So my experiment, inspired by the daily routine of the medieval monks and fueled with research on the history of sleep, is supposed to take me to a routine that leaves me awake in the small hours. Rather than try to work out a day plan from scratch I decided to use the monks actual routine as a framework for my own. I don’t intend to follow it by rote but I am curious to see how effectively I can match it to the demands of the modern world. Since a medieval monk’s day began with the ringing of bells just after midnight for the office known originally as vigils, I am going to see if my changed sleep pattern will align with this. Today many monastic orders begin the day around two or two thirty and I wonder what connection the change had, if any, with the changes brought on by electric light. Before the advent of wax candles in the 14th century, the office was said in the dark or with very minimal lighting; monks were expected to memorize everything, since quite obviously no one could see to read.

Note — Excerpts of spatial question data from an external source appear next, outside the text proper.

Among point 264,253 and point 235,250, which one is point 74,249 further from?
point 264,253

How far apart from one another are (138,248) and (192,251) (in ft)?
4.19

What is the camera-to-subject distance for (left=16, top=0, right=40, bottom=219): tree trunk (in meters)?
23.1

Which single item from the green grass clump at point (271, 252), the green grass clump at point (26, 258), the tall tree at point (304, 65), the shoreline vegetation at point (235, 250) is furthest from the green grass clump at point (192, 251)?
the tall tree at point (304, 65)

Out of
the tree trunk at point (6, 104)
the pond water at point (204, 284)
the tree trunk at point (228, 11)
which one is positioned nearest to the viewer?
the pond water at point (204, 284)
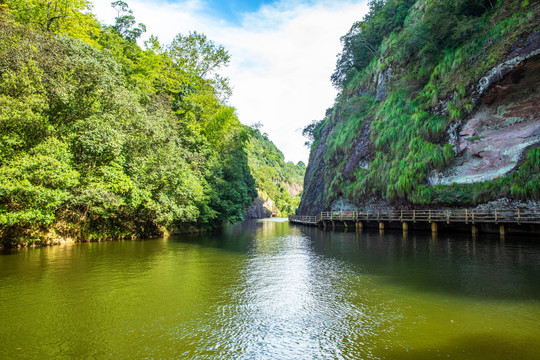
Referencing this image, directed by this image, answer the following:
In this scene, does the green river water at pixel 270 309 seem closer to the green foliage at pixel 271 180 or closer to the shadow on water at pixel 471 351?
the shadow on water at pixel 471 351

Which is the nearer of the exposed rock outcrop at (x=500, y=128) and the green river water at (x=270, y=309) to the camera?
the green river water at (x=270, y=309)

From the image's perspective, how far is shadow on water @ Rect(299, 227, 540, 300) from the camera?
818 cm

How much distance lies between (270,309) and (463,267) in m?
8.04

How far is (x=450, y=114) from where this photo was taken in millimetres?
23953

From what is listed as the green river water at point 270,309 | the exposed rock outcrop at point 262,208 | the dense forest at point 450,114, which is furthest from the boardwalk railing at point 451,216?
the exposed rock outcrop at point 262,208

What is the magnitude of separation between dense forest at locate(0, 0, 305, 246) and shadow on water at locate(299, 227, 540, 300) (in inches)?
485

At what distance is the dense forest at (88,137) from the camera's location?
1304 centimetres

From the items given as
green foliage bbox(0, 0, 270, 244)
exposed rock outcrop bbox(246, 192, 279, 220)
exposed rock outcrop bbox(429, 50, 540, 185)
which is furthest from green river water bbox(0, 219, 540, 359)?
exposed rock outcrop bbox(246, 192, 279, 220)

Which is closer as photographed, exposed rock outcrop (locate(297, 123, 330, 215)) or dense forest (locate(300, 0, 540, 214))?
dense forest (locate(300, 0, 540, 214))

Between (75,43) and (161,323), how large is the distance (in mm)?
16381

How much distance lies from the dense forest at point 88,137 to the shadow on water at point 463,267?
40.5 feet

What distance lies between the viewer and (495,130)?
21859 millimetres

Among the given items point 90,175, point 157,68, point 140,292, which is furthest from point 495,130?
point 157,68

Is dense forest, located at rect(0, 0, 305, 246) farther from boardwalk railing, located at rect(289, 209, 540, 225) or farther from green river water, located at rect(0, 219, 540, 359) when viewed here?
boardwalk railing, located at rect(289, 209, 540, 225)
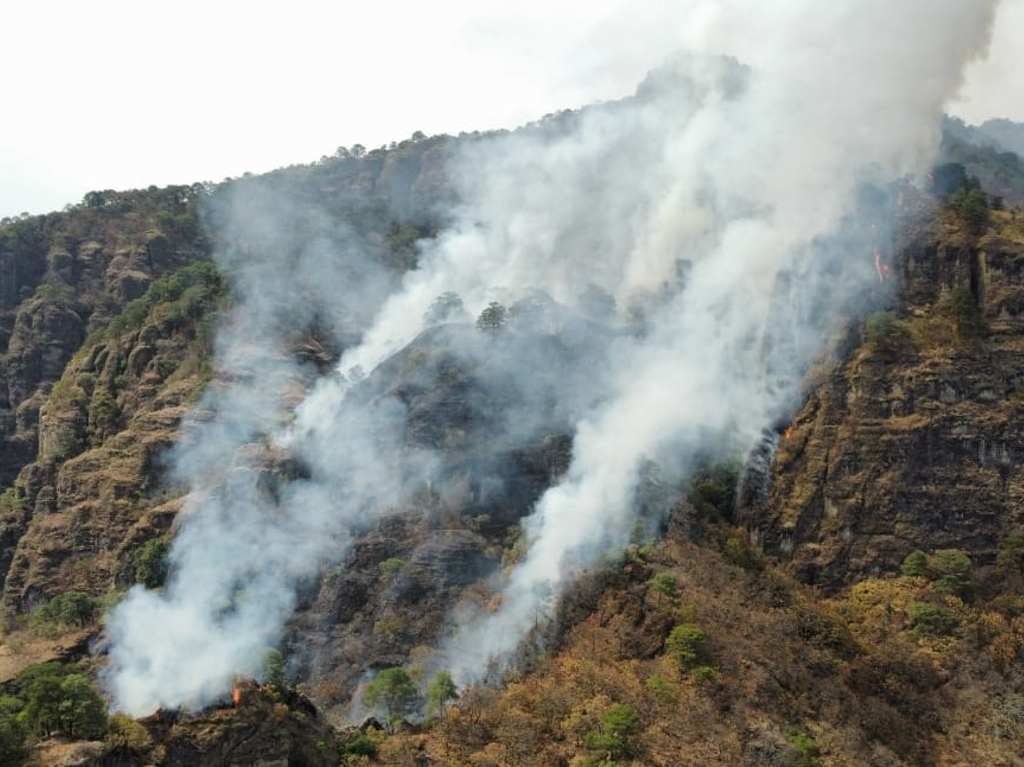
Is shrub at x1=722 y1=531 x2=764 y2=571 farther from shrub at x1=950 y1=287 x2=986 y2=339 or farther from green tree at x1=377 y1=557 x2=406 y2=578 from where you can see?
shrub at x1=950 y1=287 x2=986 y2=339

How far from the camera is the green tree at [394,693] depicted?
59.7 m

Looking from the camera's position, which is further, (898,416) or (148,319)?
(148,319)

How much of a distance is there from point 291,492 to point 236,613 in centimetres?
1367

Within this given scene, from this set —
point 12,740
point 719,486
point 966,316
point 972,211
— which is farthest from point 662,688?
point 972,211

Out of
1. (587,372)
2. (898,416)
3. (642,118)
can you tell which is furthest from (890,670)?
(642,118)

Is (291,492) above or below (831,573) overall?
above

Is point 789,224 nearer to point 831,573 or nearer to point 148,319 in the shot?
point 831,573

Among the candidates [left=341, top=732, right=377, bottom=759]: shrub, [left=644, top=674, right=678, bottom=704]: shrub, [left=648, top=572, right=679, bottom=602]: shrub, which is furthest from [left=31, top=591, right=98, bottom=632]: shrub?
[left=644, top=674, right=678, bottom=704]: shrub

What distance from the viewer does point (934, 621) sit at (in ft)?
209

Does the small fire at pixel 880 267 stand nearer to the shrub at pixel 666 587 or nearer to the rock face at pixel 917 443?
the rock face at pixel 917 443

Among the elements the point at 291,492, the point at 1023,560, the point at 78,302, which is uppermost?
the point at 78,302

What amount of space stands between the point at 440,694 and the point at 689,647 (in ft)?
47.8

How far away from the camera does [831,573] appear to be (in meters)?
73.2

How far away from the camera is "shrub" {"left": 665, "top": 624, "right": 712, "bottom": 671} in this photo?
2261 inches
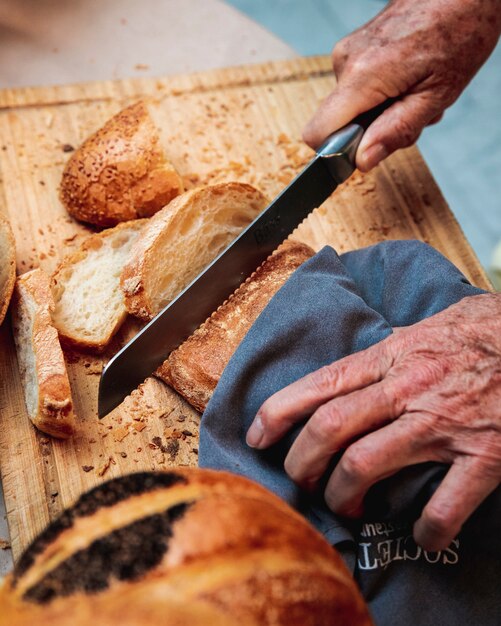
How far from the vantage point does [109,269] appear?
6.24ft

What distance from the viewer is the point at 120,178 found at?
1.96 metres

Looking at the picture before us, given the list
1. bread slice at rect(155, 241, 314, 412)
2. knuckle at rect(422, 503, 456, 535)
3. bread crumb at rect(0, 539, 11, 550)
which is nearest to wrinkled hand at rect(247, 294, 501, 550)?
knuckle at rect(422, 503, 456, 535)

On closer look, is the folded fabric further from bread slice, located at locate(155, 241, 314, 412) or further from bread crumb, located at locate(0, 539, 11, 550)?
bread crumb, located at locate(0, 539, 11, 550)

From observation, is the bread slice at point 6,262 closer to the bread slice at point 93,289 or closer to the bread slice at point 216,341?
the bread slice at point 93,289

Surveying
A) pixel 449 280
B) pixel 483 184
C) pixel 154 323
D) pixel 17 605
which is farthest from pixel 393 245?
pixel 483 184

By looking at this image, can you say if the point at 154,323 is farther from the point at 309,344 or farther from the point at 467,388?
the point at 467,388

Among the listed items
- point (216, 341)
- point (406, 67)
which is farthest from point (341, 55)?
point (216, 341)

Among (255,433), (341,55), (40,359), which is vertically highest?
(341,55)

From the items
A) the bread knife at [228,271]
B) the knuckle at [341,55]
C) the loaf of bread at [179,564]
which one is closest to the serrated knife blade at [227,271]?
the bread knife at [228,271]

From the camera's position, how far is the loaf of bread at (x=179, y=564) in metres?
0.87

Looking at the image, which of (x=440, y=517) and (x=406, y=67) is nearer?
(x=440, y=517)

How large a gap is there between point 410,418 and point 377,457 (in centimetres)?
10

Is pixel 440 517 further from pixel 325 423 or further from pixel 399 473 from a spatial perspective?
pixel 325 423

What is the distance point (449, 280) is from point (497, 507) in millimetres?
559
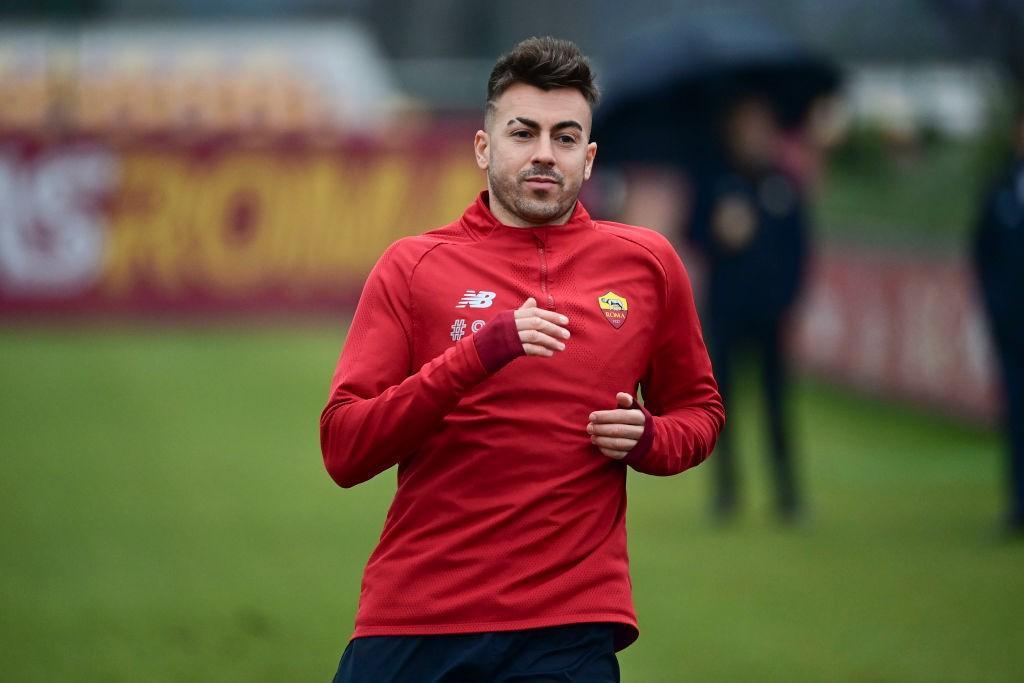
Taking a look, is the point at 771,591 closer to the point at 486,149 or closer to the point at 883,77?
the point at 486,149

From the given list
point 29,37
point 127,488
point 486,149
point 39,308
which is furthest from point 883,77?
point 486,149

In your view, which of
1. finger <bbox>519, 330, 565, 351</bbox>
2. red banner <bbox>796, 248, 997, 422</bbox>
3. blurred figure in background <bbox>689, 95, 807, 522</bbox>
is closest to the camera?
finger <bbox>519, 330, 565, 351</bbox>

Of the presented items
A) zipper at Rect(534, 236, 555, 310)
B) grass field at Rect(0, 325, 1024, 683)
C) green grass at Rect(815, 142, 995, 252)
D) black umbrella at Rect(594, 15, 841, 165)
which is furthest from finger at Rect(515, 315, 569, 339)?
green grass at Rect(815, 142, 995, 252)

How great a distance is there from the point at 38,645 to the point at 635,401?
446 centimetres

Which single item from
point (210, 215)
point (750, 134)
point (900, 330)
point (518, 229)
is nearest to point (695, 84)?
point (750, 134)

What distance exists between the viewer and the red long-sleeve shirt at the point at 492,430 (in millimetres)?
3822

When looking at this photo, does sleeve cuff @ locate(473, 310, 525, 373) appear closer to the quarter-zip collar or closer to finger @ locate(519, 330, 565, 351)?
finger @ locate(519, 330, 565, 351)

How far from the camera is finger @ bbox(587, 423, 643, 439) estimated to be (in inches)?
152

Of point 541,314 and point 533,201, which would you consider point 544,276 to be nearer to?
point 533,201

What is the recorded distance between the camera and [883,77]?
92.9 ft

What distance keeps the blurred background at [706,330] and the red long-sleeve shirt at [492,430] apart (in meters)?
3.32

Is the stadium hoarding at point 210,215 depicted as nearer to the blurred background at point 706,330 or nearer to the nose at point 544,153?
the blurred background at point 706,330

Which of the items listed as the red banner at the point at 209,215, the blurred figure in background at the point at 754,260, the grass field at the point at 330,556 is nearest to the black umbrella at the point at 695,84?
the blurred figure in background at the point at 754,260

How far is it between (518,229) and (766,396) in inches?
274
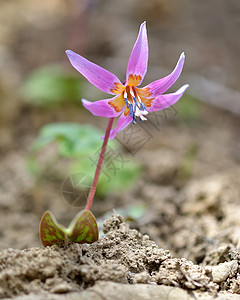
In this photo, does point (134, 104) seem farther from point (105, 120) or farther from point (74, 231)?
point (105, 120)

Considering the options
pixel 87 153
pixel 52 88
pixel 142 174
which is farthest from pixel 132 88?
pixel 52 88

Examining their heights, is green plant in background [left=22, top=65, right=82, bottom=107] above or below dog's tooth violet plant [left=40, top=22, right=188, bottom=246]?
above

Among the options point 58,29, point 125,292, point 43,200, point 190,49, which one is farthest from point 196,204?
point 58,29

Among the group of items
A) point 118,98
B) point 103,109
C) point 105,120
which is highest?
point 105,120

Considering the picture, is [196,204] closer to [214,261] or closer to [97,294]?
[214,261]

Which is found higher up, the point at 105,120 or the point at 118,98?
the point at 105,120

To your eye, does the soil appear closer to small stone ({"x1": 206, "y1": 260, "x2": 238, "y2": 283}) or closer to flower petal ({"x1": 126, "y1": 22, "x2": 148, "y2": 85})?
small stone ({"x1": 206, "y1": 260, "x2": 238, "y2": 283})

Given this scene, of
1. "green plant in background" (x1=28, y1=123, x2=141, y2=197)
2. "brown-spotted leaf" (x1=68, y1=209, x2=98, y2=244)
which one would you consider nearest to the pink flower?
"brown-spotted leaf" (x1=68, y1=209, x2=98, y2=244)

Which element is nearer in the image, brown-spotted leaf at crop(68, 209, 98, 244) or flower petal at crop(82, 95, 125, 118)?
brown-spotted leaf at crop(68, 209, 98, 244)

A vigil in the ordinary sense is a period of keeping awake during the time usually spent asleep, especially to keep watch or pray. In the Christian Church a vigil is the eve of a festival or holy day as an occasion of religious observance. Named from this practice Vigils originally consisted of four watches, or vigils 6PM-9PM, 9PM-Midnight, Midnight-3 AM, and 3 AM-6 AM and was also known as the Night Office. Later the first watch was eliminated and it consisted of three “nocturnes,” 9-Midnight, Midnight-3 AM, 3 AM-6 AM. Eventually, the next office, Matins, ended up being the closing part of Vigils, and they both began to be called Matins.
All of that is is well beyond anything I am willing or able do and as you can see even the monastic communities simplified the regime. So what will I do for my night office? Certainly reading is appropriate. Then perhaps this year I will make my goal on the reading challenge. Often the cats are awake and active at various times of the night and I certainly can use that time to give them the attention that daily activities might distract from. During the quiet of the night there would be no distractions to writing either. And if the materials for doing so are right at hand on the night table it might be profitable if some of that writing was recording my dreams. I often have vivid and detailed dreams but like most people, within a short time of awakening recall fades.
So catching those dreams would be a benefit and bring together two areas of personal development I want to explore further, changing my sleep pattern to see if I see health benefits and the personal alchemy I want to explore. In my previous post, I mentioned the importance of dreams in psychological alchemy. I have to gold myself accountable to myself, so I pulled out a small journal book I received from a vendor as a gift and a new pen and put them on the nightstand. With them there inches from my pillow I should be able to achieve my intention.